Harold Schoen (born in Fort Recovery, Ohio) is a retired mathematics educator and former college basketball player.

==College basketball career==
Dr. Schoen played basketball at the University of Dayton from 1960 to 1963. He appeared in 70 games, scored 448 career points (6.4 avg.), and had 352 rebounds. He was starting forward on the 1962 NIT Champion Flyer team that finished with a record of 24-6 and scored 12 points in the final game against St. Johns in Madison Square Garden. He was also captain of the Flyers in his senior year, 1962–63, when he won the team free-throw award (79%) and the scholarship award for being the senior with the highest grade point average.

==Professional life==
Dr. Schoen is a professor emeritus of mathematics and education at The University of Iowa where he served on the faculty from 1974 to 2005. He received his doctorate from Ohio State University in 1971. He was very active in the National Council of Teachers of Mathematics as a leader and writer of scholarly publications. His professional work has focused on teaching mathematics and mathematics curriculum. Dr. Schoen has authored over 100 scholarly publications as well as 15 textbooks.

In 2015, Dr.

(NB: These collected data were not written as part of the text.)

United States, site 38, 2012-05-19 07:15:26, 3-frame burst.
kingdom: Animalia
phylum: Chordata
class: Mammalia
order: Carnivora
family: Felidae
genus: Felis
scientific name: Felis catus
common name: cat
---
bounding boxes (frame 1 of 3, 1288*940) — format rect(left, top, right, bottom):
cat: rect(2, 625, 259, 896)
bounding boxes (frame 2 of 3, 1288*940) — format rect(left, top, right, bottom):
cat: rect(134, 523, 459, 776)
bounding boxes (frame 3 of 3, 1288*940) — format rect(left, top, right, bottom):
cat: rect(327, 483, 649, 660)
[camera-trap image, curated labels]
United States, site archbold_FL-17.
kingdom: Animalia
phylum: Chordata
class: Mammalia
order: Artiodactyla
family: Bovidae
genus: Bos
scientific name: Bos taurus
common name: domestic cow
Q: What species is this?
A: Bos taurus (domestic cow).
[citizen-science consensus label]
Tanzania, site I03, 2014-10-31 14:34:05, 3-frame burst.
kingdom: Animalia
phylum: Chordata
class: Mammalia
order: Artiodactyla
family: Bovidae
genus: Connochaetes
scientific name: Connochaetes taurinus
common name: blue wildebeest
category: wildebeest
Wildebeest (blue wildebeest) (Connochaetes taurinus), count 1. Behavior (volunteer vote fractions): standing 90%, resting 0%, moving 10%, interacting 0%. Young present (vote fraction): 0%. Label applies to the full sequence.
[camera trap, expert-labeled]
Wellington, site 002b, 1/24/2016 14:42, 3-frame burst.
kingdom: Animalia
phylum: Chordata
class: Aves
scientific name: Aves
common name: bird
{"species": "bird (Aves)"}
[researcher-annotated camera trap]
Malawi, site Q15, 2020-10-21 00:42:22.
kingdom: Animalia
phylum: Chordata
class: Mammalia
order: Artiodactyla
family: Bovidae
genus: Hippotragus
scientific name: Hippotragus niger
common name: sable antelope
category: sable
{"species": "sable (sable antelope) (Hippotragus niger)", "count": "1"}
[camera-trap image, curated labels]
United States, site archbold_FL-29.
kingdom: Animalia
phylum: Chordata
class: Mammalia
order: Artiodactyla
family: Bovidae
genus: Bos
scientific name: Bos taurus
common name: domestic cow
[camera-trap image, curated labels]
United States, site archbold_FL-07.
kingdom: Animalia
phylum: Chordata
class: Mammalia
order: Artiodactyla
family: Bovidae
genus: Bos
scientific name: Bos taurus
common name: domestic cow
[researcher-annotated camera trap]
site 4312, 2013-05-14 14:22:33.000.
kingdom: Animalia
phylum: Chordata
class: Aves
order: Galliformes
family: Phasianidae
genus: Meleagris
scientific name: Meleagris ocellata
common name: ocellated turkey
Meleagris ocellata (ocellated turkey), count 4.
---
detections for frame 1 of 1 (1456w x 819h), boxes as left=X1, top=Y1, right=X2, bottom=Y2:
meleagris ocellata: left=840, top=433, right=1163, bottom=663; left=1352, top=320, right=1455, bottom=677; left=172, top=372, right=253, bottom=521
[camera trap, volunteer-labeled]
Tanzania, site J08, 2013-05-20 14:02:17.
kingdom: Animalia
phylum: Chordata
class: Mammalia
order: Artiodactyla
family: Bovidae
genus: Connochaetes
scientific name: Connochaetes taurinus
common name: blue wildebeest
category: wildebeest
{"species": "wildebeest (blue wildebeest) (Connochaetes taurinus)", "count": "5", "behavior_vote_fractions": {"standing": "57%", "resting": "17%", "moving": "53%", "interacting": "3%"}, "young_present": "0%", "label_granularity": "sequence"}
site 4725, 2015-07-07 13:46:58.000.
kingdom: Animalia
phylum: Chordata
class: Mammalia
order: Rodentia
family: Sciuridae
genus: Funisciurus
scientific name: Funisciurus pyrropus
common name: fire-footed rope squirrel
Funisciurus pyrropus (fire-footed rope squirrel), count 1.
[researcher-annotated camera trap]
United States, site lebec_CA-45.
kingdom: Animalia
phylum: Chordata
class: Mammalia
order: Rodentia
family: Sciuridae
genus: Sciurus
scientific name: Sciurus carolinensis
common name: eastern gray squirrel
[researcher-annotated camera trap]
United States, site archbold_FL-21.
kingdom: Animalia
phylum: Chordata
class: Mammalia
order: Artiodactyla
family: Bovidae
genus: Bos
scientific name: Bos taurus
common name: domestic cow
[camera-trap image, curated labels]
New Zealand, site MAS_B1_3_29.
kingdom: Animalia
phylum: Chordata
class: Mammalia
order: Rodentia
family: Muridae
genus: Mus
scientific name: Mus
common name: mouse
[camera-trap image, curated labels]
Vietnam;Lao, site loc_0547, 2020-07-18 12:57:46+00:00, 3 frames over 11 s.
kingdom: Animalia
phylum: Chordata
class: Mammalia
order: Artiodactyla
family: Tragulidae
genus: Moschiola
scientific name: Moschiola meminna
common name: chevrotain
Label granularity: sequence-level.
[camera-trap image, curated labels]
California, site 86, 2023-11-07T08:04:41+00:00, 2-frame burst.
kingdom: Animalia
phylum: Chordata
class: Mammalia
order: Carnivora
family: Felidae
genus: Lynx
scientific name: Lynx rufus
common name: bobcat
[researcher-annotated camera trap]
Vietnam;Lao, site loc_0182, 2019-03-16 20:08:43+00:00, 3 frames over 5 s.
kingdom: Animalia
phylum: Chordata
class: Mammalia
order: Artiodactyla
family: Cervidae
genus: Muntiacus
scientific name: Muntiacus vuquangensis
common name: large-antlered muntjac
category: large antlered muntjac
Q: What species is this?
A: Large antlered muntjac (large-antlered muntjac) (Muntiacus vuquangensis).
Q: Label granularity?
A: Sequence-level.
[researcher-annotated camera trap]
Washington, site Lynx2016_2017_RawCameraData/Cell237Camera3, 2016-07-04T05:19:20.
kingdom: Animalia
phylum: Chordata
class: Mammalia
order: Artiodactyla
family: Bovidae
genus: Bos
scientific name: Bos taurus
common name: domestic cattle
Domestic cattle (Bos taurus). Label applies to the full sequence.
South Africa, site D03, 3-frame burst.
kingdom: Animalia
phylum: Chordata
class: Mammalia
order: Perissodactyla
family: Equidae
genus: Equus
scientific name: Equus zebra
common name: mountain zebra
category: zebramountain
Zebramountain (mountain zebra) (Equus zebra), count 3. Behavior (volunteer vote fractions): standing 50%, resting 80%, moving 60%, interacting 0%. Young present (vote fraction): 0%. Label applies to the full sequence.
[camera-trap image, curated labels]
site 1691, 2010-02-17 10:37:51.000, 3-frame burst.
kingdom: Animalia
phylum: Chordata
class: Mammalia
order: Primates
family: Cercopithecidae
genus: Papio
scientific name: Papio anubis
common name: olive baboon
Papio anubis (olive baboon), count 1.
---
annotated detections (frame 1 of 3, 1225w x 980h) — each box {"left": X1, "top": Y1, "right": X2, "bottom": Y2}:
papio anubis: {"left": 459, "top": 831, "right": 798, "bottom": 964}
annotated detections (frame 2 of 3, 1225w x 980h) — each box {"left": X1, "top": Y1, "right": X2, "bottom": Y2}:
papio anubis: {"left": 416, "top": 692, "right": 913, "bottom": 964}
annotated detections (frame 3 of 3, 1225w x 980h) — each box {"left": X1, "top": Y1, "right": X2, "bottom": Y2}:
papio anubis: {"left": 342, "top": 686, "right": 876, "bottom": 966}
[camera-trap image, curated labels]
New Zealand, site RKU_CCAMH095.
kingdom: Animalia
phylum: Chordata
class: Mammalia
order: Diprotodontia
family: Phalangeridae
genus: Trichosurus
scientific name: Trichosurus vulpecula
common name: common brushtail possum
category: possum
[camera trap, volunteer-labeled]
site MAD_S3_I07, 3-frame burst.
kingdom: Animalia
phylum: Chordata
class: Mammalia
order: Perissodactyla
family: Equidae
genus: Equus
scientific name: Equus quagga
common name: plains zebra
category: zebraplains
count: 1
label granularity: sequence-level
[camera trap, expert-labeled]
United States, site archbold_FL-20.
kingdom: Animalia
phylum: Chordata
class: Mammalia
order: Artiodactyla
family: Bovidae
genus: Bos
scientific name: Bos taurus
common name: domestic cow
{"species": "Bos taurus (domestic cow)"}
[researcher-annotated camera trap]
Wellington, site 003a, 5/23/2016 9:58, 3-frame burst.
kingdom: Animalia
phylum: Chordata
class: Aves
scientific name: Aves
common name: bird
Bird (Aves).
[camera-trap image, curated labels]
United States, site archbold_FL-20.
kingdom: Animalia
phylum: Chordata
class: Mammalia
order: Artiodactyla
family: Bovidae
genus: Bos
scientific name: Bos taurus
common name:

Schoen first published his memories of growing up on a small Ohio farm in a family of 13 children through his years at the University of Dayton and winning the 1962 NIT. He writes of family, farm work and play, basketball at the University of Dayton for legendary coach Tom Blackburn, and winning the 1962 NIT. In May 2016, Growing Up was named a Finalist for a Second Generation Indie Book Award. Growing Up is available as a paperback or Kindle e-book.